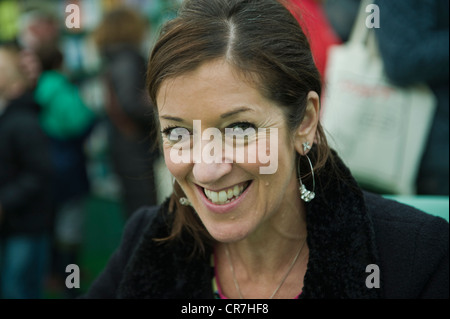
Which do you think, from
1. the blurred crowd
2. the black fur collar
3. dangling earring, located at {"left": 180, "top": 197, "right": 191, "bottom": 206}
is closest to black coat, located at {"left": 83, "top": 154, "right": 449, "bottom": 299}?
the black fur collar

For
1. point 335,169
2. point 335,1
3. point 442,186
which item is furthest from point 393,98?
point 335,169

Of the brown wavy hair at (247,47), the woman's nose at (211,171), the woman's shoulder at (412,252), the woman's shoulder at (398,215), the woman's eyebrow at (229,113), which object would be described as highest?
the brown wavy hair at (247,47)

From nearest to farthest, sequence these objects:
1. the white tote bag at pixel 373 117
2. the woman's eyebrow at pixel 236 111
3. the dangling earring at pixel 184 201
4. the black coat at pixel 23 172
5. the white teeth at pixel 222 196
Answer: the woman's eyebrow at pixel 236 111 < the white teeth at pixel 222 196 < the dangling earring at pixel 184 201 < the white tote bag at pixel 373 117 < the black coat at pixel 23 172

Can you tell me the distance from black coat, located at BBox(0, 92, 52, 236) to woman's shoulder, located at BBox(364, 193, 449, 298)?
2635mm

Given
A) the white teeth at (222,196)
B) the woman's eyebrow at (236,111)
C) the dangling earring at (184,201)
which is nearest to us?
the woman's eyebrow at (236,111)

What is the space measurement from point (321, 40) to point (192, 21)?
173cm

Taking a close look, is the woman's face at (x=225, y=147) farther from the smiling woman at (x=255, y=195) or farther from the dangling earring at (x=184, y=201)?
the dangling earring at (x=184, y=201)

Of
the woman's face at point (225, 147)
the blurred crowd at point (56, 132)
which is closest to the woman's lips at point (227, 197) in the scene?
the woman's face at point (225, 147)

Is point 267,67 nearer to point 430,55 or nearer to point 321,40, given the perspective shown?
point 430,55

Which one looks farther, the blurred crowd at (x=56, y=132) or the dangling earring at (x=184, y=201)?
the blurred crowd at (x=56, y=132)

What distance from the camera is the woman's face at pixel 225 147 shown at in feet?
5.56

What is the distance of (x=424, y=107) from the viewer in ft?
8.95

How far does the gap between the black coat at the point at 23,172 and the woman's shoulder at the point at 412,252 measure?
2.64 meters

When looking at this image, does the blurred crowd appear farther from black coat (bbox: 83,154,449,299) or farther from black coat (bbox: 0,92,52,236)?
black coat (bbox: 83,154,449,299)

==

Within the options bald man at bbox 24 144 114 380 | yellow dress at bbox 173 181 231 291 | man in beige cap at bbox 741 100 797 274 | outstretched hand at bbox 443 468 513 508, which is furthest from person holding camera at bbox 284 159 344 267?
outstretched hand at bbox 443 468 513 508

==

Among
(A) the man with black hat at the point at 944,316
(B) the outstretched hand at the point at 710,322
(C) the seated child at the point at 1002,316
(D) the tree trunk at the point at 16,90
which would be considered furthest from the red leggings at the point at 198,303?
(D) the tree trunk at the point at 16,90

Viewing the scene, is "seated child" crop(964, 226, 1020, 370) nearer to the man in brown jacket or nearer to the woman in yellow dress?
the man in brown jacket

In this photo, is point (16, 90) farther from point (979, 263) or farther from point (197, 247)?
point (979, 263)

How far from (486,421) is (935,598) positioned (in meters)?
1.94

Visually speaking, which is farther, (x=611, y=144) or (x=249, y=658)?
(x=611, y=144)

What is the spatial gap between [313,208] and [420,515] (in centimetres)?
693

__Directions for this task__
Show each line of the entries above that contains the word "black". Letter case must match.

__In response__
2. the black fur collar
is closest to black coat, located at {"left": 83, "top": 154, "right": 449, "bottom": 299}?
the black fur collar
4. the black coat at pixel 23 172
Answer: the woman's eyebrow at pixel 236 111 < the white teeth at pixel 222 196 < the dangling earring at pixel 184 201 < the white tote bag at pixel 373 117 < the black coat at pixel 23 172
Can you tell me the distance from black coat, located at BBox(0, 92, 52, 236) to woman's shoulder, located at BBox(364, 193, 449, 298)?
How far does the gap between the black coat at the point at 23,172 and the woman's shoulder at the point at 412,252 measure?
When looking at this image, does the blurred crowd appear farther from black coat (bbox: 83,154,449,299) or farther from black coat (bbox: 0,92,52,236)?
black coat (bbox: 83,154,449,299)
(A) the man with black hat at the point at 944,316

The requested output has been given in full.